Auch dies hilft uns nicht weiter. "ECM Land" ist weit mehr als nur die Handhabung von Dokumenten. Und ECM ist nicht nur für große Unternehmen und Anwendungen. Das "Digital Workplace Land" spielt sich auf der Benutzeroberfläche ab, wo ECM nur einige Komponenten beisteuert, um Informationen bereitzustellen, zu finden und in gesicherte Umgebungen zu übernehmen (im Prinzip nur meine vor Jahren postulierten "Drei Knöpfe"). 

Zu einem Blog-Beitrag auf "CIO Kurator" von Stefan Pfeiffer habe ich geantwortet: 

„ECM ist tot“ lautete die provokative Aussage Anfang Januar und Content Services sei nun „in“.Ich halte von „Content Services“ als Kategorie überhaupt nichts. Allein die künstlich geschaffenen Aufteilungen CSP Content Services Platforms, TCS Transactional Content Services, CSA Content Services Applications, BCS Business Content Services, CSC Content Services Components, CSS Content Services Solutions usw. usw. beinhalten keine Vision wo es zukünftig langgehen soll. Und neu sind die Ideen schon gar nicht, da ECM immer schon sich als Middleware, als Service-Layer verstanden hat. Letztlich geht es immer um „Information Management“ – Nutzung, Erschließung, Sicherung, Bewahrung von elektronischen Informationen.
Die Diskussion um den Begriff Content Services läuft schon länger – so einiges bei uns im Blog nachzulesen http://bit.ly/ECM_ContentServices
Forrester begann bereits 2016 ECM umzudeklarieren, Gartner zog 2017 nach. AIIM setzte erst auf „Systems of Understanding“ schwenkt aber nun auch auf „Content Services“ ein. Getrieben von den Marketiers der Anbieter, die unbedingt was Neues brauchen. IBM übrigens vorne weg hat gleich ihren Twitter-Kanal von ECM auf Content Services umdekoriert. Content Services hat nicht den Anspruch von ECM mit Strategien und Methoden sondern ist nur funktional und technologisch getrieben. Das Grundproblem des Begriffes Content ist gerade für den deutschsprachigen Raum ungelöst, da Content mit Web Content assoziiert wird und man ansonsten von Dokumenten spricht. Bei Content Services nach Definition von Gartner sind eine ganze Reihe von ECM-Komponenten „abgehängt“ – von der Collaboration über die Archivierung bis zum BPM Business Process Management. Content Services heißt zurück in die Nische und als Lösung unsichtbar werden. Dies hilft weder Anbietern noch Anwendern.

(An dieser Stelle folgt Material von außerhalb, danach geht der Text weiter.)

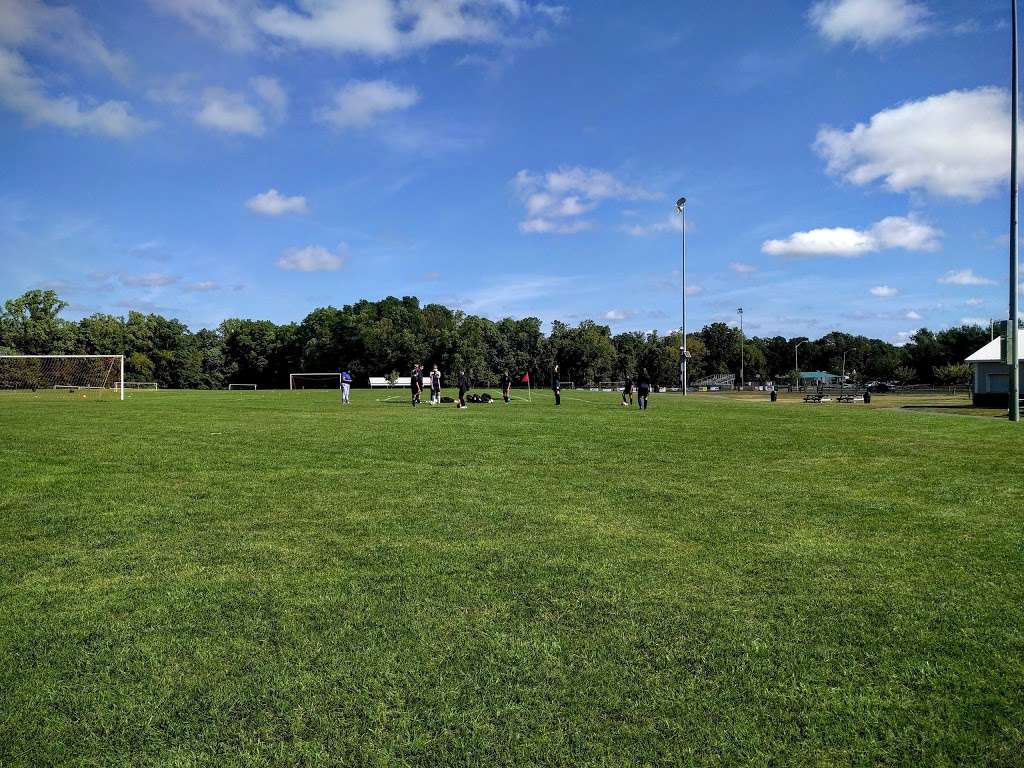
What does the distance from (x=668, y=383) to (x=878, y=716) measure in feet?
393

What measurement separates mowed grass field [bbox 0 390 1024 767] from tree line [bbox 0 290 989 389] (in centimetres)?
9115

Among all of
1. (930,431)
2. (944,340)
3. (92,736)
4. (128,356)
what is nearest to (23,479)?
(92,736)

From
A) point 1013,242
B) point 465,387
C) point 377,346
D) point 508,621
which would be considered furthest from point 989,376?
point 377,346

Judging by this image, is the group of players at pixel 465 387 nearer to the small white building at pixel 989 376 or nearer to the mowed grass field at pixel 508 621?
the small white building at pixel 989 376

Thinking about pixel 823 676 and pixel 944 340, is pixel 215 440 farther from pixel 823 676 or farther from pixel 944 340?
pixel 944 340

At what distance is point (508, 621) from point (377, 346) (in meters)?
97.1

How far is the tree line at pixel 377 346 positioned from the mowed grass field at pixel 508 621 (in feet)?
299

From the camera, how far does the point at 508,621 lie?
4863 millimetres

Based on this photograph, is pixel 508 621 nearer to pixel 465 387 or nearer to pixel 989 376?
pixel 465 387

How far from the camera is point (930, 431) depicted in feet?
63.8

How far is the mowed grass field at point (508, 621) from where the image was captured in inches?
136

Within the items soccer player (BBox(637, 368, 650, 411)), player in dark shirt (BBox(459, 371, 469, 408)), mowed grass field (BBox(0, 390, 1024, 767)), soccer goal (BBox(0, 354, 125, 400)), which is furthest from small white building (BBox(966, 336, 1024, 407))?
soccer goal (BBox(0, 354, 125, 400))

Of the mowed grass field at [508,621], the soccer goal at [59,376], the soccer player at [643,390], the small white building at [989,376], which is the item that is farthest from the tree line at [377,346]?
the mowed grass field at [508,621]

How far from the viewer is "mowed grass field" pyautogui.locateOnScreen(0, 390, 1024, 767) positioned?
346 cm
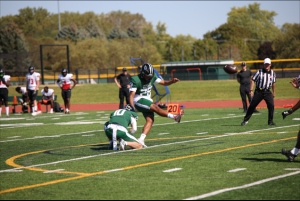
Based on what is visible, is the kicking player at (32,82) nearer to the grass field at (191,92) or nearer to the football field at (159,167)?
the football field at (159,167)

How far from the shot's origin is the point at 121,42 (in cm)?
7788

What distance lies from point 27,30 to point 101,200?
347 ft

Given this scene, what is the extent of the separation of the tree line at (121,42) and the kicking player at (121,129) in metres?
38.4

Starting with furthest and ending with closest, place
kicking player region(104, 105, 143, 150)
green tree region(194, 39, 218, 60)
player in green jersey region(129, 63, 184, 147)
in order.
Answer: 1. green tree region(194, 39, 218, 60)
2. player in green jersey region(129, 63, 184, 147)
3. kicking player region(104, 105, 143, 150)

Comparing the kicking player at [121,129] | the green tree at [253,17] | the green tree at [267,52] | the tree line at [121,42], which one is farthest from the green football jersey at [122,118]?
the green tree at [253,17]

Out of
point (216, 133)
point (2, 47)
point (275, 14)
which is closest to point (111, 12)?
point (275, 14)

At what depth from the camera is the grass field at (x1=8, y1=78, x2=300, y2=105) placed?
31.4 metres

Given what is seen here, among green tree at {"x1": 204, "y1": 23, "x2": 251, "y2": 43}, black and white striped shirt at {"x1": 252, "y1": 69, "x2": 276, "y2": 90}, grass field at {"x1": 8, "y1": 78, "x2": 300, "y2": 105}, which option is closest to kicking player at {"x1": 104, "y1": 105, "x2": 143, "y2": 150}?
black and white striped shirt at {"x1": 252, "y1": 69, "x2": 276, "y2": 90}

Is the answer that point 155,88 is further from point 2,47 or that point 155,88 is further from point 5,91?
point 2,47

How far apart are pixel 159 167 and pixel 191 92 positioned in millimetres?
28213

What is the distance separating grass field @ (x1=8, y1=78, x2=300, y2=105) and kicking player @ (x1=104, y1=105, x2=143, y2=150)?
2203cm

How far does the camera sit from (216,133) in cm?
1011

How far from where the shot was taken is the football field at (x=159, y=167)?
182 inches

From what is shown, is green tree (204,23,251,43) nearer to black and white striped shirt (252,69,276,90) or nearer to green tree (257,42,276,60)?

Diesen Grundtenor haben wir nicht nur in Artikeln und Blogbeiträgen vertreten sondern auch in zahlreichen Vorträgen der letzten Jahr; zuletzt auch gerade zum Thema "Digital Workplace" in Dublin: http://bit.ly/DigitalWorkPlace 

Und lieber Stefan - ECM ist nicht nur "... protokollieren, kontrollieren" - ECM sind die Strategien, Methoden und Werkzeuge um Information zu erfassen, zu erschließen, zu nutzen, zu verwalten, zu schützen, bereitzustelllen und zu bewahren. Dies gilt seit zwei Jahrzehnten und wird weiter Bestand haben - als Infrastruktur, meinetwegen als "Information Services".